• Problem statement:
Reproduce every one of the rows below word for word, with no changes.

### Dataset

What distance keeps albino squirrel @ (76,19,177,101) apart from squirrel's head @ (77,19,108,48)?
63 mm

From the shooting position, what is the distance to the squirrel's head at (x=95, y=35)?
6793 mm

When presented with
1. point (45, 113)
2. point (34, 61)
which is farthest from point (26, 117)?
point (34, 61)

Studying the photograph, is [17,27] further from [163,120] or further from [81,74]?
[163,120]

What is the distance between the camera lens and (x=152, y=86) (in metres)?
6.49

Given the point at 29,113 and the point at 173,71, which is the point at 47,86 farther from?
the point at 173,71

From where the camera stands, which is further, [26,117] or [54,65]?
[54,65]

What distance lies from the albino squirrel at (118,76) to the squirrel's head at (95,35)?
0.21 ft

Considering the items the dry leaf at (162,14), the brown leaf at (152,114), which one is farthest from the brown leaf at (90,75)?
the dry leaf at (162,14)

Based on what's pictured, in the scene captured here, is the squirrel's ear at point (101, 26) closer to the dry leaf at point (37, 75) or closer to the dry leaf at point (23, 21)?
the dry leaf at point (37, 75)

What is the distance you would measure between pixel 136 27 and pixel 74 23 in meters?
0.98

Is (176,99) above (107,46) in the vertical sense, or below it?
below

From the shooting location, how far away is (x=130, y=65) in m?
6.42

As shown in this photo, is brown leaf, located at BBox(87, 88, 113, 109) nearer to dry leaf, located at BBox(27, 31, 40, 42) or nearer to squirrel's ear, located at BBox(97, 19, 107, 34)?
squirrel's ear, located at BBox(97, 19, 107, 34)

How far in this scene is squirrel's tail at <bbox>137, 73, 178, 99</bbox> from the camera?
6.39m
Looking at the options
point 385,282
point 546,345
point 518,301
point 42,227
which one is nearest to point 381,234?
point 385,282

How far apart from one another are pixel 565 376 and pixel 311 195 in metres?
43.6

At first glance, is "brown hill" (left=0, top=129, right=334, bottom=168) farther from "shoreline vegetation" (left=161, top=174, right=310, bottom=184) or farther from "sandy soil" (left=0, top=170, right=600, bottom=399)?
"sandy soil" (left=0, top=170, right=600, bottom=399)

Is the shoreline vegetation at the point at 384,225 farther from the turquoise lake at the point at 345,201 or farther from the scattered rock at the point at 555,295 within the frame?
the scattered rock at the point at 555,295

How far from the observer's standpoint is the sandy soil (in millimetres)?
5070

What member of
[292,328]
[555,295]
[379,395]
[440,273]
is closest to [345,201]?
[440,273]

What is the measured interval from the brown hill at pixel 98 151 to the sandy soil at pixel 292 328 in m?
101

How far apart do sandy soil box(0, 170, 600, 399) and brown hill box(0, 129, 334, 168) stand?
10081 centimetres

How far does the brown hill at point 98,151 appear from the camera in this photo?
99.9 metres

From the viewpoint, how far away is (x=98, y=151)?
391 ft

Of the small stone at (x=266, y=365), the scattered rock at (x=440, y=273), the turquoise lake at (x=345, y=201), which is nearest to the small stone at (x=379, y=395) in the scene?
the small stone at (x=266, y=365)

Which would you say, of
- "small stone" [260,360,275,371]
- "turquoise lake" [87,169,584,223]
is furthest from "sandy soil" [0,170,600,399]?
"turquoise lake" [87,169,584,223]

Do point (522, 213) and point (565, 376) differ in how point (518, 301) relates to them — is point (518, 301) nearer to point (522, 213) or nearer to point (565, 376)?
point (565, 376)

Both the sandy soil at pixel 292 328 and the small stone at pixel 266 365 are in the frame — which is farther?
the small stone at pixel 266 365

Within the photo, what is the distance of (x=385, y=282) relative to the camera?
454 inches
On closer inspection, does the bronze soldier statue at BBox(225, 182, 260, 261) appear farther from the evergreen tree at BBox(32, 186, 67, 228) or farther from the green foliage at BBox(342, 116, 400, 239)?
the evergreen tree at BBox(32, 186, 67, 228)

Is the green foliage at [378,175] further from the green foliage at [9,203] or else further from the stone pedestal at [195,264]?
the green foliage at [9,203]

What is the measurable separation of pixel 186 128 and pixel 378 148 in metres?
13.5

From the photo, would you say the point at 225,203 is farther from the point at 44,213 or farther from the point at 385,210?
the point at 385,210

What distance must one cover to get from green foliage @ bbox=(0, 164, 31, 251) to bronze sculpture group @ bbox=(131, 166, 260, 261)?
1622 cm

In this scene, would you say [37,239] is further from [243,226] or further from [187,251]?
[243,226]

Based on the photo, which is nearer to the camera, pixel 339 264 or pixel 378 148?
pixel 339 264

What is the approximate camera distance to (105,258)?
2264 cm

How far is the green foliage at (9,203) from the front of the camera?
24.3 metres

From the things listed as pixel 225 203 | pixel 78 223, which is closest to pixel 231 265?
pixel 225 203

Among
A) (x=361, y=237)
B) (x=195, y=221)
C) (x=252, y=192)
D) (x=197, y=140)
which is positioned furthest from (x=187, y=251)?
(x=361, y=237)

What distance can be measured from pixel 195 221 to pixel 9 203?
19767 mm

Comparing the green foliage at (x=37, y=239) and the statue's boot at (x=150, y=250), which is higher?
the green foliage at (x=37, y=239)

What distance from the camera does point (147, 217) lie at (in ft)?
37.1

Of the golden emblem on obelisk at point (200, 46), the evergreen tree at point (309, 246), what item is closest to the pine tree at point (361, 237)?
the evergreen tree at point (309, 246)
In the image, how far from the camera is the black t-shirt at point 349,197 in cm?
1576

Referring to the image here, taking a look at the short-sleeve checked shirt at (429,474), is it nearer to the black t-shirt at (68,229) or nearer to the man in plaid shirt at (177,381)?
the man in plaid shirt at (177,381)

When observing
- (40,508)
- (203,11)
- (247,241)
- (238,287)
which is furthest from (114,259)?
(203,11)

######

• Written solution:
What distance keeps albino squirrel @ (76,19,177,101) apart from squirrel's head @ (77,19,108,48)?
63 mm

From the shooting position, what is the distance to the squirrel's head at (x=95, y=35)?
6793 mm

When presented with
1. point (45, 113)
2. point (34, 61)
which is farthest from point (26, 117)?
point (34, 61)

Studying the photograph, is [17,27] further from [163,120] or further from [81,74]?
[163,120]

What is the distance between the camera lens and (x=152, y=86) (in metres)?
6.49

Given the point at 29,113 and the point at 173,71, which is the point at 47,86 farther from?
the point at 173,71

From where the camera stands, which is further, [26,117] or [54,65]?
[54,65]

What distance lies from the albino squirrel at (118,76) to the squirrel's head at (95,35)?
0.21 ft

Considering the items the dry leaf at (162,14), the brown leaf at (152,114), which one is farthest from the brown leaf at (90,75)?
the dry leaf at (162,14)

Based on what's pictured, in the scene captured here, is the squirrel's ear at point (101, 26) closer to the dry leaf at point (37, 75) or closer to the dry leaf at point (23, 21)?
the dry leaf at point (37, 75)

What is the distance you would measure between pixel 136 27 and pixel 74 23 in meters?
0.98

Is (176,99) above (107,46) in the vertical sense, or below it?
below

From the shooting location, how far away is (x=130, y=65) in m?
6.42

As shown in this photo, is brown leaf, located at BBox(87, 88, 113, 109) nearer to dry leaf, located at BBox(27, 31, 40, 42) or nearer to squirrel's ear, located at BBox(97, 19, 107, 34)?
squirrel's ear, located at BBox(97, 19, 107, 34)

How far in this scene is squirrel's tail at <bbox>137, 73, 178, 99</bbox> from the camera?
6.39m
Looking at the options
point 385,282
point 546,345
point 518,301
point 42,227
which one is nearest to point 381,234?
point 385,282

How far apart from one another are pixel 565 376 and pixel 311 195 in metres?
43.6

At first glance, is "brown hill" (left=0, top=129, right=334, bottom=168) farther from "shoreline vegetation" (left=161, top=174, right=310, bottom=184) or farther from "sandy soil" (left=0, top=170, right=600, bottom=399)?
"sandy soil" (left=0, top=170, right=600, bottom=399)

Is the shoreline vegetation at the point at 384,225 farther from the turquoise lake at the point at 345,201 or farther from the scattered rock at the point at 555,295 within the frame?
the scattered rock at the point at 555,295

How far from the observer's standpoint is the sandy soil (in millimetres)?
5070

What member of
[292,328]
[555,295]
[379,395]
[440,273]
is closest to [345,201]?
[440,273]

What is the measured interval from the brown hill at pixel 98 151 to the sandy soil at pixel 292 328 in m?
101

How far apart do sandy soil box(0, 170, 600, 399) and brown hill box(0, 129, 334, 168) stand?
10081 centimetres

How far does the brown hill at point 98,151 appear from the camera in this photo?
99.9 metres

From the viewpoint, how far away is (x=98, y=151)?
391 ft

Of the small stone at (x=266, y=365), the scattered rock at (x=440, y=273), the turquoise lake at (x=345, y=201), which is nearest to the small stone at (x=379, y=395) in the scene?
the small stone at (x=266, y=365)

Which would you say, of
- "small stone" [260,360,275,371]
- "turquoise lake" [87,169,584,223]
is furthest from "sandy soil" [0,170,600,399]?
"turquoise lake" [87,169,584,223]

Do point (522, 213) and point (565, 376) differ in how point (518, 301) relates to them — is point (518, 301) nearer to point (522, 213) or nearer to point (565, 376)?
point (565, 376)

Both the sandy soil at pixel 292 328 and the small stone at pixel 266 365 are in the frame — which is farther?
the small stone at pixel 266 365

Within the photo, what is the distance of (x=385, y=282) relative to the camera?
454 inches
On closer inspection, does the bronze soldier statue at BBox(225, 182, 260, 261) appear farther from the evergreen tree at BBox(32, 186, 67, 228) or farther from the green foliage at BBox(342, 116, 400, 239)?
the evergreen tree at BBox(32, 186, 67, 228)

Is the green foliage at [378,175] further from the green foliage at [9,203] or else further from the stone pedestal at [195,264]?
the green foliage at [9,203]

What is the measurable separation of pixel 186 128 and pixel 378 148 in metres?
13.5

From the photo, would you say the point at 225,203 is farther from the point at 44,213 or farther from the point at 385,210?
the point at 385,210

What distance must one cover to get from green foliage @ bbox=(0, 164, 31, 251) to bronze sculpture group @ bbox=(131, 166, 260, 261)?
1622 cm

In this scene, would you say [37,239] is further from [243,226] or further from [187,251]?
[243,226]

Based on the photo, which is nearer to the camera, pixel 339 264 or pixel 378 148?
pixel 339 264

What is the approximate camera distance to (105,258)?
2264 cm

How far is the green foliage at (9,203) from the front of the camera?
24.3 metres

From the things listed as pixel 225 203 | pixel 78 223, which is closest to pixel 231 265?
pixel 225 203

Among
A) (x=361, y=237)
B) (x=195, y=221)
C) (x=252, y=192)
D) (x=197, y=140)
which is positioned furthest from (x=187, y=251)?
(x=361, y=237)

What distance can be measured from pixel 195 221 to pixel 9 203?
19767 mm

Comparing the green foliage at (x=37, y=239) and the statue's boot at (x=150, y=250), which is higher?
the green foliage at (x=37, y=239)

What distance from the camera does point (147, 217) lie at (in ft)?
37.1

Of the golden emblem on obelisk at point (200, 46), the evergreen tree at point (309, 246), what item is closest to the pine tree at point (361, 237)?
the evergreen tree at point (309, 246)
In the image, how far from the camera is the black t-shirt at point 349,197 in cm?
1576

Referring to the image here, taking a look at the short-sleeve checked shirt at (429,474), is it nearer to the black t-shirt at (68,229) or nearer to the man in plaid shirt at (177,381)?
the man in plaid shirt at (177,381)

When observing
- (40,508)
- (203,11)
- (247,241)
- (238,287)
which is furthest from (114,259)?
(203,11)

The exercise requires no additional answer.